Se defiende la libertad religiosa, y lo que se consigue también es, especialmente en contextos multiculturales, agrupar a todo el alumnado católico, blanco y de clase media en los mismos grupos. Las personas de otras nacionalidades y creencias religiosas, mejor en otro grupo distinto, no sea que "se les pegue" algo.
Se defiende el bilingüismo, porque vivimos en un mundo global que necesita idiomas (especialmente, el inglés) para desenvolverse. Sin embargo, el sistema decide de mil maneras quién debe ir o no a bilingüismo. A veces, amparándose en la excusa de los recursos, otras veces, directamente agrupando a los "tontos" (de nuevo) en los grupos no bilingües. Incluso está el argumento de la libre elección de las familias, que no es más que puro y duro determinismo social: ya sabemos de antemano quién va a elegir o no bilingüismo, y qué perfil va a ir o no a determinados grupos. Si algo es bueno, lo debe ser para todas las personas.
Se defiende dar la mejor educación posible, y de calidad, y sin embargo los niños y niñas que entran en Secundaria con malas calificaciones en matemáticas y/o lengua, van directamente a refuerzo de lengua o matemáticas, sin opción a cursar otra optativa, como francés. Me gustaría que me explicaran cuál es la teoría pedagógica por la cual alguien que suspende matemáticas no puede aprender otro idioma.
Se defiende la ciudadanía democrática, educación para la paz y convivencia, diálogo... pero se anula el poder de decisión del Consejo Escolar y del Claustro en favor de una Dirección (ni siquiera equipo directivo) omnipotente, que decide en cada momento a quién dar o no dar voz, sobre qué temas...
Se defiende la innovación pedagógica, las alternativas metodológicas, otras formas de evaluación, pero no se forma al profesorado para ello, y la formación sigue siendo voluntaria, fuera de horario escolar, y no hay ninguna exigencia, rendición de cuentas, o evaluación del impacto en las prácticas docentes, entre otras cosas porque no existe una carrera profesional docente. Y hace mucho que sabemos que es necesario.
Se defiende la educación global, por competencias, antes "básicas", ahora "clave", pero antes y ahora sigue habiendo competencias de primera y de segunda clase. Con las pruebas de diagnóstico, con los informes PISA y con otros inventos autonómicos. La competencia lingüística y matemática parecen seguir siendo, como antaño con las matemáticas y lengua, la máxima expresión de nuestra civilización, o de lo que significa "tener nivel". Lo demás son "Marías" (se sigue utilizando el término sexista), inutilidades... a excepción del inglés, que últimamente ha subido al Olimpo de las "imprescindibles". ¿De verdad han leído o se creen a Gardner?

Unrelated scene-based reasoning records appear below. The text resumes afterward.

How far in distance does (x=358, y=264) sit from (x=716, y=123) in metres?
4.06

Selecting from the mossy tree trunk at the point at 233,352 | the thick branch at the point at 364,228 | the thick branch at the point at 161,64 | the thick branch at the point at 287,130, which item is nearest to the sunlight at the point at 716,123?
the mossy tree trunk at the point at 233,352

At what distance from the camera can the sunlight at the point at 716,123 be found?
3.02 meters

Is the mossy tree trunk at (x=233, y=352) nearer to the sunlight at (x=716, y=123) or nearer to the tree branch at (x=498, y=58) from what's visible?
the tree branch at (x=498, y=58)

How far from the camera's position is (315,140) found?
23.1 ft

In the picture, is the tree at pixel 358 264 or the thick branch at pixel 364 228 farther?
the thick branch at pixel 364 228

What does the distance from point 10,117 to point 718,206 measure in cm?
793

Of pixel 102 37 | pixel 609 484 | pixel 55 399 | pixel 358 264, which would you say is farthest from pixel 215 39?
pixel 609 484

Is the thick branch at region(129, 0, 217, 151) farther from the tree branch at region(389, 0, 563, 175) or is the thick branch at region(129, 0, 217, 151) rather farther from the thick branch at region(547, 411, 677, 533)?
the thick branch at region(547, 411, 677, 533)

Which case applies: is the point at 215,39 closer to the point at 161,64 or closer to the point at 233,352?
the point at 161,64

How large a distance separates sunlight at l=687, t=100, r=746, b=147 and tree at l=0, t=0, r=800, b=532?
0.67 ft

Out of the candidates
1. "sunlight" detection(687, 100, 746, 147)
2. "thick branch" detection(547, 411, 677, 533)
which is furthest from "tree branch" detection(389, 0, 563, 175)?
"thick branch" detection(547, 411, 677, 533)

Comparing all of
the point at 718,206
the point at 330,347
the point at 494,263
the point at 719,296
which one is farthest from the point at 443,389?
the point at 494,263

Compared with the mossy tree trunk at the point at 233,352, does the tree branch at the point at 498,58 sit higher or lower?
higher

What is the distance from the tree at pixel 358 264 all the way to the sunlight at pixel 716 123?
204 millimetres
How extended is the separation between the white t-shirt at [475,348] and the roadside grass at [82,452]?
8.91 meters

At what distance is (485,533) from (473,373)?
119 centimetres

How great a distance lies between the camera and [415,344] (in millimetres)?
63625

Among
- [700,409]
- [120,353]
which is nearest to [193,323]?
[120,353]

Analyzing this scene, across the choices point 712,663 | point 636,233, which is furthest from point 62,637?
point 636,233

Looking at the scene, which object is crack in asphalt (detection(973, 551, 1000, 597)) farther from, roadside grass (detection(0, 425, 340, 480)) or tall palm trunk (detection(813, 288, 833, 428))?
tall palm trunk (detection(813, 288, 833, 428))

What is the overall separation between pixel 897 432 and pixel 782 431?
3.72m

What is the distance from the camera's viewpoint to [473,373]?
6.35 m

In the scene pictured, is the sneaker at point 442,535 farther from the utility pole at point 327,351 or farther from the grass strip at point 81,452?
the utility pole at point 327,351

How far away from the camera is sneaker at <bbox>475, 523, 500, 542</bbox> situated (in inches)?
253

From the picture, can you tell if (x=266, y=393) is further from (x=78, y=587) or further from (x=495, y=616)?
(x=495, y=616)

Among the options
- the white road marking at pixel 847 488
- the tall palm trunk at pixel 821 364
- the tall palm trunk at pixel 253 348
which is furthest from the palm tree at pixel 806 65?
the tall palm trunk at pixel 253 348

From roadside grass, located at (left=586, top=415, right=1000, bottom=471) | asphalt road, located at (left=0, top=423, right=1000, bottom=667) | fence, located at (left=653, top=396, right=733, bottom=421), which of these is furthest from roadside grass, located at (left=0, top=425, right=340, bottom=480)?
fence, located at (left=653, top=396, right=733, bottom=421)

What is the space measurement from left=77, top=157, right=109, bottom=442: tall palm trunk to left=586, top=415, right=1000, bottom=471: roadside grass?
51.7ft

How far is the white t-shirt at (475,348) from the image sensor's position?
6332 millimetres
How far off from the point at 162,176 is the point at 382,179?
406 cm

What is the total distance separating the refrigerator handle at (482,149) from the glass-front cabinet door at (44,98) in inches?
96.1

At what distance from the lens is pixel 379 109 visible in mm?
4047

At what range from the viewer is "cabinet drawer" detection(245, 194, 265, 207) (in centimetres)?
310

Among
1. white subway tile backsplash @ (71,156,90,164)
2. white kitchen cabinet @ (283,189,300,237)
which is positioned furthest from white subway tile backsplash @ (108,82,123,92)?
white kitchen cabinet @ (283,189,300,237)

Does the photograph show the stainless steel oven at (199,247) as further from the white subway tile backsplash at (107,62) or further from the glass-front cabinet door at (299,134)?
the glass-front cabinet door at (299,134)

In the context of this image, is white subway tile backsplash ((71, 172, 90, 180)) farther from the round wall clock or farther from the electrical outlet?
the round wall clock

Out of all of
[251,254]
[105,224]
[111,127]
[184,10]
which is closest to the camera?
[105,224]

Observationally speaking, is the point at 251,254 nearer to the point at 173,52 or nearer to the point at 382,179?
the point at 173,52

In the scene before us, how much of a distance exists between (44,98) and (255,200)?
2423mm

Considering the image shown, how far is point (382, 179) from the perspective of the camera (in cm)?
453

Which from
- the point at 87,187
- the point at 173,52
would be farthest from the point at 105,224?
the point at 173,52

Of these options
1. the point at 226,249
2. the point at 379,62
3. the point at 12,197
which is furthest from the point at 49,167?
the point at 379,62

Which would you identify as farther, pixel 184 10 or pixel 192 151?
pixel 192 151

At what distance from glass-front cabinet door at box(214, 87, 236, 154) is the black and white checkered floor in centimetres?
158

Se defiende una evaluación continua, global, por competencias... pero se fijan reválidas, se evalúa sobre todo con exámenes escritos (imposible, con una sola herramienta, medir competencias), siguen los exámenes de acceso a la Universidad...
Se defiende la apertura de los centros a la comunidad, al entorno, pero sigue habiendo una gran ambigüedad sobre cuándo, cómo y para qué debe entrar esa comunidad. Tanta ambigüedad, que dependiendo del Inspector o Inspectora de turno, o la Consejera o Consejero de turno, promoverá la apertura, o inoculará el virus del miedo entre el profesorado (por "si pasa algo..."), o se ponen mil trabas burocráticas (proyectos, plazos, documentos...) para mantener los centros cerrados y dando argumentos al profesorado más inmovilista.

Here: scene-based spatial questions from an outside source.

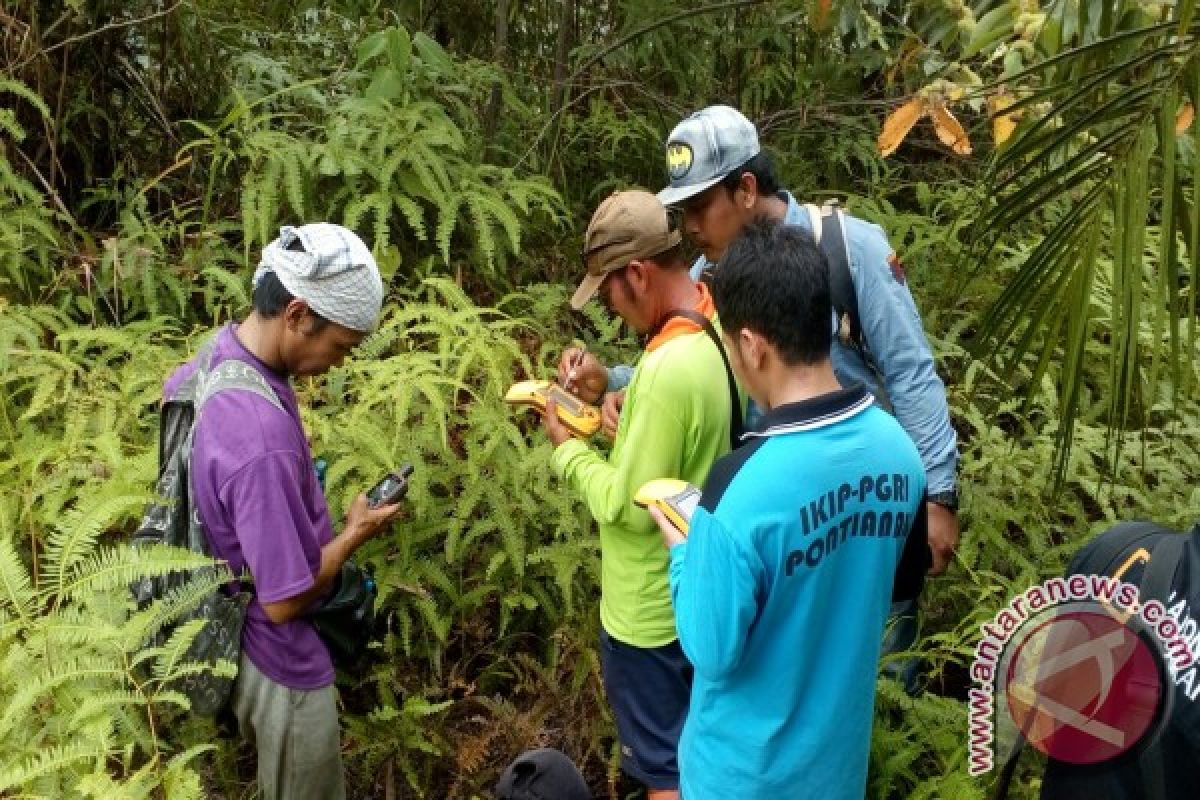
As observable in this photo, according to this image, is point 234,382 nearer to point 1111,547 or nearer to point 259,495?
point 259,495

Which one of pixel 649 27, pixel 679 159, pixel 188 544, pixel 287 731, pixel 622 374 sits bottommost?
pixel 287 731

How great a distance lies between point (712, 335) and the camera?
287 centimetres

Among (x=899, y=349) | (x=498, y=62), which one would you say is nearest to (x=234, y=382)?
(x=899, y=349)

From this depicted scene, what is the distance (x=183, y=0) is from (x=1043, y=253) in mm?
5543

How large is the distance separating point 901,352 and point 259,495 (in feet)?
6.37

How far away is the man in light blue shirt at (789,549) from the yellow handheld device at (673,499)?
0.05 metres

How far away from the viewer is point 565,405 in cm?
328

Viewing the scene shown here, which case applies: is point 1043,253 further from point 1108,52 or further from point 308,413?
point 308,413

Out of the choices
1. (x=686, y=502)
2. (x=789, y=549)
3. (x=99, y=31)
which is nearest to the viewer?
(x=789, y=549)

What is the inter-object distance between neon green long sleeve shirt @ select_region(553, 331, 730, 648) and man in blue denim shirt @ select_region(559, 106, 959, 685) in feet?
1.32

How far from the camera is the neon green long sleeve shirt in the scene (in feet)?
9.02

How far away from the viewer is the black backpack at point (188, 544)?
Result: 2752mm

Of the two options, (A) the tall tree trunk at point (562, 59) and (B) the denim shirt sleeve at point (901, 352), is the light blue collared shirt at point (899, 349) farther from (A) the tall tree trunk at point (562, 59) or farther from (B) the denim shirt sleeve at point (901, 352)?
(A) the tall tree trunk at point (562, 59)

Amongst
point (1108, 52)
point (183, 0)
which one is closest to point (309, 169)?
point (183, 0)
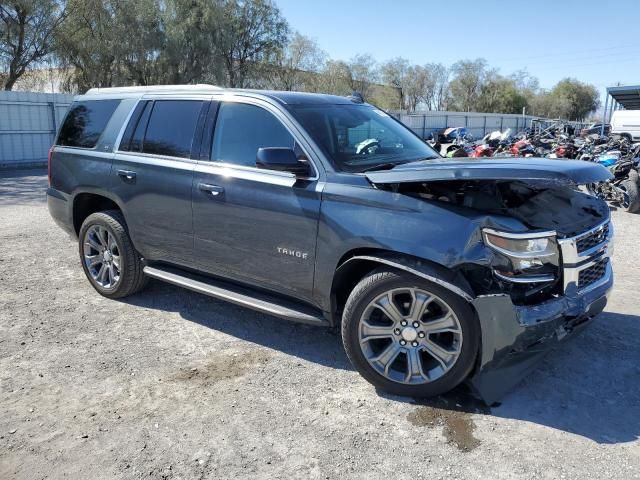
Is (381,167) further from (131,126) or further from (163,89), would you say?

En definitiva, el sistema educativo está instalado en el "todo vale", en la falta de referentes claros y concretos. Nuestro sistema educativo sigue corriente filosófica mayoritaria de nuestro tiempo: el relativismo moral e incluso profesional (propongo utilizar "relativismo profesional") más radical. Da igual lo que hagas, siempre que lo justifiques en los papeles. Las prácticas, se supone, vienen por inspiración divina, o por arte de magia desde los papeles al aula.

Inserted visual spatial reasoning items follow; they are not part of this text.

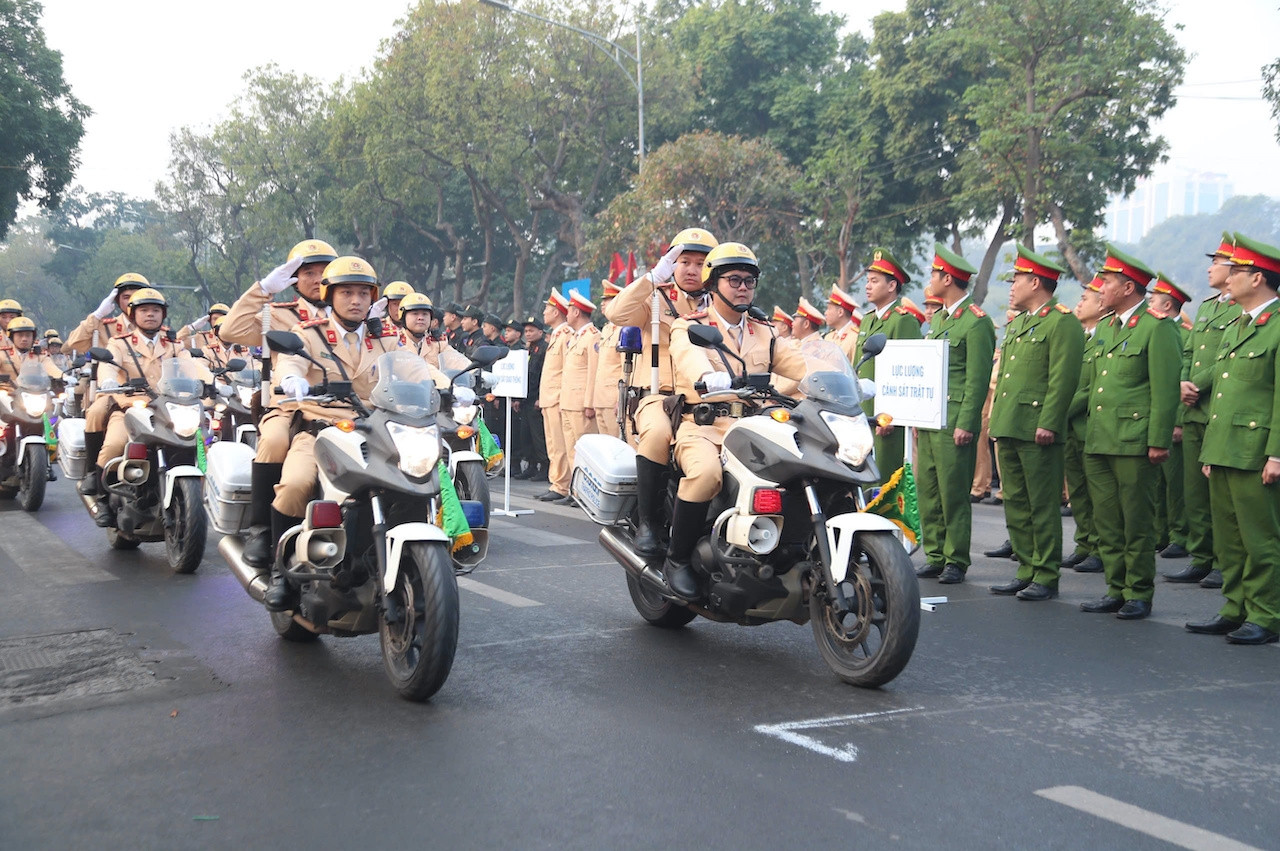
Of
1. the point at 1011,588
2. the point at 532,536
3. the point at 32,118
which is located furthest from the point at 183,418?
the point at 32,118

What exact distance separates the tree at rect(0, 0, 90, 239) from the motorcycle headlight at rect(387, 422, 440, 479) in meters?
34.2

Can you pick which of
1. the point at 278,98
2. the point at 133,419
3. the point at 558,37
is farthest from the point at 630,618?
the point at 278,98

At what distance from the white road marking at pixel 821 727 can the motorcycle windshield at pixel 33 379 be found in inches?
399

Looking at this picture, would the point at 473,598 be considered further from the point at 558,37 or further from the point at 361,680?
the point at 558,37

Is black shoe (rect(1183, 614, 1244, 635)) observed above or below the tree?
below

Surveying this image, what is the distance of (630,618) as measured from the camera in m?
7.29

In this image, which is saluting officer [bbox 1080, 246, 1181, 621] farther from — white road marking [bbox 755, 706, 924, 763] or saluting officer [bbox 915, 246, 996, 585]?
white road marking [bbox 755, 706, 924, 763]

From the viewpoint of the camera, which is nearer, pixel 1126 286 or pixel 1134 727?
pixel 1134 727

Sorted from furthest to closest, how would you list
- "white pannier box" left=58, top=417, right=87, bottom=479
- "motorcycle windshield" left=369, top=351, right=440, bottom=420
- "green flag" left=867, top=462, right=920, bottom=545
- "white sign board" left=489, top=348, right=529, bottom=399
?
"white sign board" left=489, top=348, right=529, bottom=399 → "white pannier box" left=58, top=417, right=87, bottom=479 → "green flag" left=867, top=462, right=920, bottom=545 → "motorcycle windshield" left=369, top=351, right=440, bottom=420

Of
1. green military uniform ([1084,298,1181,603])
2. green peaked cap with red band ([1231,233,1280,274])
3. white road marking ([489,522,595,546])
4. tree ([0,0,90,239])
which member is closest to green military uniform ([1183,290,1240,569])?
green military uniform ([1084,298,1181,603])

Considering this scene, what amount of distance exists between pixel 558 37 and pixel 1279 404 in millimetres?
34015

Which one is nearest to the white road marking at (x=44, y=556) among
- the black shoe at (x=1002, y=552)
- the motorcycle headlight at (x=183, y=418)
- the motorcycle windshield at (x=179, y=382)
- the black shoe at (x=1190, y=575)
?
the motorcycle headlight at (x=183, y=418)

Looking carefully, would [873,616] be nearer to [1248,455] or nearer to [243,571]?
[1248,455]

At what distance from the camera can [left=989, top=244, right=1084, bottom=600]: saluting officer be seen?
8.14 meters
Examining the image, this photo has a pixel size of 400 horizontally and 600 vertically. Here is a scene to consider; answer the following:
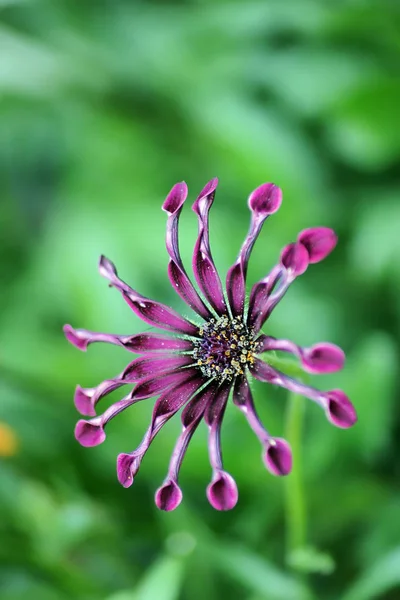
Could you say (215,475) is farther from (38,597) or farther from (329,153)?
(329,153)

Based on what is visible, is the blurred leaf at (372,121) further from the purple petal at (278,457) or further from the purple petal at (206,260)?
the purple petal at (278,457)

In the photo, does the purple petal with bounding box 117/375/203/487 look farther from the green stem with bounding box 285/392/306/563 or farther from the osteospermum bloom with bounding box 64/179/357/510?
the green stem with bounding box 285/392/306/563

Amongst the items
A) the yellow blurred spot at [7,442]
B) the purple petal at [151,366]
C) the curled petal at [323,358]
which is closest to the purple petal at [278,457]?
the curled petal at [323,358]

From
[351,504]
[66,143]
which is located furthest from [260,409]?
[66,143]

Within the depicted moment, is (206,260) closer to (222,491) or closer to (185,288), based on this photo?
(185,288)

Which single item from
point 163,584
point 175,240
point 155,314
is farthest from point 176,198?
point 163,584
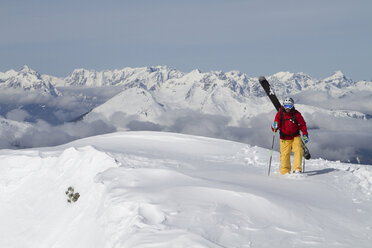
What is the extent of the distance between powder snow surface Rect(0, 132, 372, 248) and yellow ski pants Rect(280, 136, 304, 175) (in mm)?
581

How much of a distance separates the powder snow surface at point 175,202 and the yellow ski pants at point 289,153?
0.58 meters

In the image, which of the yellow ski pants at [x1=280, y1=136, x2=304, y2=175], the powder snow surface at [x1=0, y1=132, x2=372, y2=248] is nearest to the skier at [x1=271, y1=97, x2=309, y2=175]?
the yellow ski pants at [x1=280, y1=136, x2=304, y2=175]

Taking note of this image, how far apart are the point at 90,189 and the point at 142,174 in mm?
1889

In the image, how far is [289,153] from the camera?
523 inches

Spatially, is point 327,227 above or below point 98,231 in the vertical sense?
above

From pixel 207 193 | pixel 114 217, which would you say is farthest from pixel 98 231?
pixel 207 193

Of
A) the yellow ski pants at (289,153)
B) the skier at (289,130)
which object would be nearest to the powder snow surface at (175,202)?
the yellow ski pants at (289,153)

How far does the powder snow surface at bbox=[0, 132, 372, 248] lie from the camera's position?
6.71m

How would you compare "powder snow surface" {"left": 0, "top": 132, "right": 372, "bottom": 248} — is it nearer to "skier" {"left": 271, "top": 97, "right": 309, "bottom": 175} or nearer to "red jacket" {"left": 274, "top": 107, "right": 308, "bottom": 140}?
"skier" {"left": 271, "top": 97, "right": 309, "bottom": 175}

¿Difícil de arreglar? Llamadme iluso, pero creo que no es tan difícil aplicar lo que dice el sentido común, o lo que se hace en cualquier profesión: hacer lo que se sabe que funciona, en otros lugares, en otros contextos, estar al tanto de lo que las mejores teorías y prácticas pedagógicas nos dicen, copiar lo que hacen los mejores sistemas educativos del mundo. Claro, que eso significa renunciar al ombligo ideológico de cada partido (o peor aún, a sus intereses electoralistas), y al amiguismo de "mi amigo el gurú educativo que va a revolucionar la educación en España", previo cheque al portador. Igual sí, soy un iluso.
Mientras tanto, seguimos...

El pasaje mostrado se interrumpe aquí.